CVS is renovating 1,500 of its stores into HealthHUBs to focus more on health services. These HealthHUB locations have more than 20% of store space dedicated to health services including "new product categories, digital tools, and on-demand health kiosks, trusted advice and personalized care," according to CVS.

The company will have up to 50 HealthHUBS open this year. "These stores are located in places where the communities need the most help in terms of access to care," Bhathena said.

RELATED: CVS-Aetna merger clears federal judge's review

"A lot of this is not rocket science; it's giving people simple, direct access to care when and where they need it," he said. Bhathena contends the retail giant is not competing with primary care doctors but is providing care options for minor health problems so physicians can focus on the highest-need patients.

He also presented a video showing what the future of CVS Health’s tech-enabled services could look like: smart speakers connected to health apps that give consumers data on their sleep quality and heart rate and rewards users with a free Starbucks for meeting activity goals. In one scenario, the health app analyses a man’s health data, shares the data with his doctor and alerts the consumer via a smart speaker that the doctor wants him to increase his insulin dose.

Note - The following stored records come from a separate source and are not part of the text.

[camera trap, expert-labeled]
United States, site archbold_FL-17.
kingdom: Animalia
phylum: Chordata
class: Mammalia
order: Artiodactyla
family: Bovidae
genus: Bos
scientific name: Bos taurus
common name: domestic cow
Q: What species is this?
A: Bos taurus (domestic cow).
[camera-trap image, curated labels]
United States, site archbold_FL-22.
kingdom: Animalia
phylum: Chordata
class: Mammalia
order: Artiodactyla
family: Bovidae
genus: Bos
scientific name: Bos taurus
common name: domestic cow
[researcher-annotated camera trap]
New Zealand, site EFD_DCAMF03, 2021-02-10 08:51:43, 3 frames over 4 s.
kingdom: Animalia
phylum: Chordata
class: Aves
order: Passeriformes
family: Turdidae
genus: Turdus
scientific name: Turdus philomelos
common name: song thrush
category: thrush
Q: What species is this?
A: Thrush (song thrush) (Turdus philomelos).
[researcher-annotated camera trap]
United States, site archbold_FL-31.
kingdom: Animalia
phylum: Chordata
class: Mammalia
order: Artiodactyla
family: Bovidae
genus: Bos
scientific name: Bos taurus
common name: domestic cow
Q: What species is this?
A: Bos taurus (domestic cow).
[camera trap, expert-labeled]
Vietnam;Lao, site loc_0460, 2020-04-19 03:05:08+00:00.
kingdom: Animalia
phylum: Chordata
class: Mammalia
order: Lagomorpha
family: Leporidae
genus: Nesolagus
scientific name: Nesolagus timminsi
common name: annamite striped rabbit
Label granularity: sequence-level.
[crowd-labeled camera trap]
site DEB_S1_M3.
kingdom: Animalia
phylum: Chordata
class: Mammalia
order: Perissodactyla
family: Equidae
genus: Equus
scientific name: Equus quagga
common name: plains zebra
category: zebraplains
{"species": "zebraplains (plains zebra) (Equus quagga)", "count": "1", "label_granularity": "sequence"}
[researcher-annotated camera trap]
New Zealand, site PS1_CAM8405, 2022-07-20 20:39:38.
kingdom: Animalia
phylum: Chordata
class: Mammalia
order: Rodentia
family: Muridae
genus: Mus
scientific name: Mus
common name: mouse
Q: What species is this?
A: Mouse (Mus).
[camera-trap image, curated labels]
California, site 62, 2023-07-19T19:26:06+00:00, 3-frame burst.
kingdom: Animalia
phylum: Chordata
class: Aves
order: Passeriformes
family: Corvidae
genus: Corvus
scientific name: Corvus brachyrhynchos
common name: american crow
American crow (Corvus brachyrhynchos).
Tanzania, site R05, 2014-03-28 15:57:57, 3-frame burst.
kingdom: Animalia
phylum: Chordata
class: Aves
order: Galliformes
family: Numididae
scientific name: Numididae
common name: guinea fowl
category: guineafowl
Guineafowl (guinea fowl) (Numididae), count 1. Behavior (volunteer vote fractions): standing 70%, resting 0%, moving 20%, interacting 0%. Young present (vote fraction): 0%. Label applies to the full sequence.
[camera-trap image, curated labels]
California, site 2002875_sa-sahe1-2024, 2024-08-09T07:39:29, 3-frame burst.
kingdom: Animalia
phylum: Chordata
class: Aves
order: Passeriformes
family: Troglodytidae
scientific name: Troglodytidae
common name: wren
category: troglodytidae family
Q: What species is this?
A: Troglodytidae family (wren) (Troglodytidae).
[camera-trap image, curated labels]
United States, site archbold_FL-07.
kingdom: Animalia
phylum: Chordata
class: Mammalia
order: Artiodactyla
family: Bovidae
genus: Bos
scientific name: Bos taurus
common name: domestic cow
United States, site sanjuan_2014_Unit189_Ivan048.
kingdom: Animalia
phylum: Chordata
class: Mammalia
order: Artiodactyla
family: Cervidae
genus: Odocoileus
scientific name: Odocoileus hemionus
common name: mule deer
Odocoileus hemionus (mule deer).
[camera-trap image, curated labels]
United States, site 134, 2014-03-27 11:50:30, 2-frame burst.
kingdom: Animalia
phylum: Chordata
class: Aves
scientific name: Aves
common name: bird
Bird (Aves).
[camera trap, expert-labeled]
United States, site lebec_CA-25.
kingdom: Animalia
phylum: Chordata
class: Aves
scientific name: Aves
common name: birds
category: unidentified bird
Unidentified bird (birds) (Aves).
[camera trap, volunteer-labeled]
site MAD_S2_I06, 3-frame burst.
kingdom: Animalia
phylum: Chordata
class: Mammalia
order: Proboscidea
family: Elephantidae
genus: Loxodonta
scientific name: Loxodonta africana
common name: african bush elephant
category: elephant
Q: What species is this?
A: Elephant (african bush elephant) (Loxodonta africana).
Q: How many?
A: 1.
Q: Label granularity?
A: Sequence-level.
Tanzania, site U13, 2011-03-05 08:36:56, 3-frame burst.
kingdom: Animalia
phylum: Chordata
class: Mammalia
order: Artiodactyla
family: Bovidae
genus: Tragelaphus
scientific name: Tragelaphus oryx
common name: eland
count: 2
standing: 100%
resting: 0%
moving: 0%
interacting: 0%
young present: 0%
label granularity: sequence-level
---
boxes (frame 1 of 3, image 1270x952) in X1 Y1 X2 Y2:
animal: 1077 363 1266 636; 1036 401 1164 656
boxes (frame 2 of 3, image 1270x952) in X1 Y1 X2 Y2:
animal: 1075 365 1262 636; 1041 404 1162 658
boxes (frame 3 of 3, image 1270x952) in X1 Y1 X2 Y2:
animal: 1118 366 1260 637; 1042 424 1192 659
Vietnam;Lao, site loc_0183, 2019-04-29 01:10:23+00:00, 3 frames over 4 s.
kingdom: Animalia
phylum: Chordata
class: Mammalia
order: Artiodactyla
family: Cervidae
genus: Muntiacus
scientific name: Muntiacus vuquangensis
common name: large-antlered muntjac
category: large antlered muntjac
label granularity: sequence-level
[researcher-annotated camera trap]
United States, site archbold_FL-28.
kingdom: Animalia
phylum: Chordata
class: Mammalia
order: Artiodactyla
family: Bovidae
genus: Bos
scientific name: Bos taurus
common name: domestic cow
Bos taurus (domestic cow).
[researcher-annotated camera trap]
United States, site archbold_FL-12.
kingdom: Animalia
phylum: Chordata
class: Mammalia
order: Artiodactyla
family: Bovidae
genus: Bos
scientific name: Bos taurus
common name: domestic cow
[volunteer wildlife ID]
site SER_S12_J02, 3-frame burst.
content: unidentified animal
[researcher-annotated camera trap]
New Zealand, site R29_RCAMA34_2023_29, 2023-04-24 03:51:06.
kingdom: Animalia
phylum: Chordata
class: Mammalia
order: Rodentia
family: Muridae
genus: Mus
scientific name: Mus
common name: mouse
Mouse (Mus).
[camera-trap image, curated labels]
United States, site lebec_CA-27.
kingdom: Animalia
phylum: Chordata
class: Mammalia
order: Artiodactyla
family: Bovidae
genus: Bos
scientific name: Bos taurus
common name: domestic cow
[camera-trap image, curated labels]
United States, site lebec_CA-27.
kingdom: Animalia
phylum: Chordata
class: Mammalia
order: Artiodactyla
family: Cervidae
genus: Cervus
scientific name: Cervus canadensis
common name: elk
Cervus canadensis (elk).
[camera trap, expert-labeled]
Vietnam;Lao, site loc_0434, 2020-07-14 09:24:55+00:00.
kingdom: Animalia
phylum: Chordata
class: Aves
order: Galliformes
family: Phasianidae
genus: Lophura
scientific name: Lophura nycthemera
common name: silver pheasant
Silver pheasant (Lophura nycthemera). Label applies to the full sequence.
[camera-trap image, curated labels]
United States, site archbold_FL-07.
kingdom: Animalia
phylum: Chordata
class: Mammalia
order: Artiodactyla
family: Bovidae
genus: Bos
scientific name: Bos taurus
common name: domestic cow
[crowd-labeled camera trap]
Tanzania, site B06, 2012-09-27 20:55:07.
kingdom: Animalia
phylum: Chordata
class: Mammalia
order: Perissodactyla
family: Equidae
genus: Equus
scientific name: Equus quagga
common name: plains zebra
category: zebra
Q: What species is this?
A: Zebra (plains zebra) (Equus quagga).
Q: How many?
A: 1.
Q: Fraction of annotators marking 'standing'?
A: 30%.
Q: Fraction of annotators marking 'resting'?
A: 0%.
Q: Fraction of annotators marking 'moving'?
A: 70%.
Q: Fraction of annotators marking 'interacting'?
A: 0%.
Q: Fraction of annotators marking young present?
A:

In another, a mother at home with a sick child uses an AI-powered symptom checker tool to diagnose the cause for her child’s fever.

It’s part of a vision to offer in-person and virtual health care as easy to understand and pay for as Netflix, Bhathena said.

What the future holds for payers

Collaborative partnerships, exponential technologies, and new business models are rapidly changing the healthcare industry, said Mariya Filipova, VP of Innovation at insurance giant Anthem, during the conference.

Healthcare collaborations such as blockchain consortiums are already underway to tackle system-wide problems that impact every organization, such as standardizing and managing patient consent.

RELATED: Anthem launching new app offering personalized health information, texting with doctors

While technology is transforming the industry, insurance actuarial models have remained the same, she said.

"We're working to build platforms to anticipate risk and allow us to intervene or prevent an event or have an educated discussion around what is the right care coordination. That platform will be predicated on AI technologies and collaborative partnerships," she said.

Anthem also is exploring new business models, Filipova said.

On average, a health plan member stays with that plan for 24 to 36 months and may come back multiple times. "It's difficult to think about long-term interventions. The challenge is to start surfacing the ROI of long term thinking and begin to address co-morbidities and connect those dots at an accelerated pace.

Anthem is exploring the use of augmented intelligence to predict and prevent disease. "There are opportunities to drive positive outcomes and behavioral change. Human behavior one of the toughest things to change. It takes a system-level approach and technologies," she said.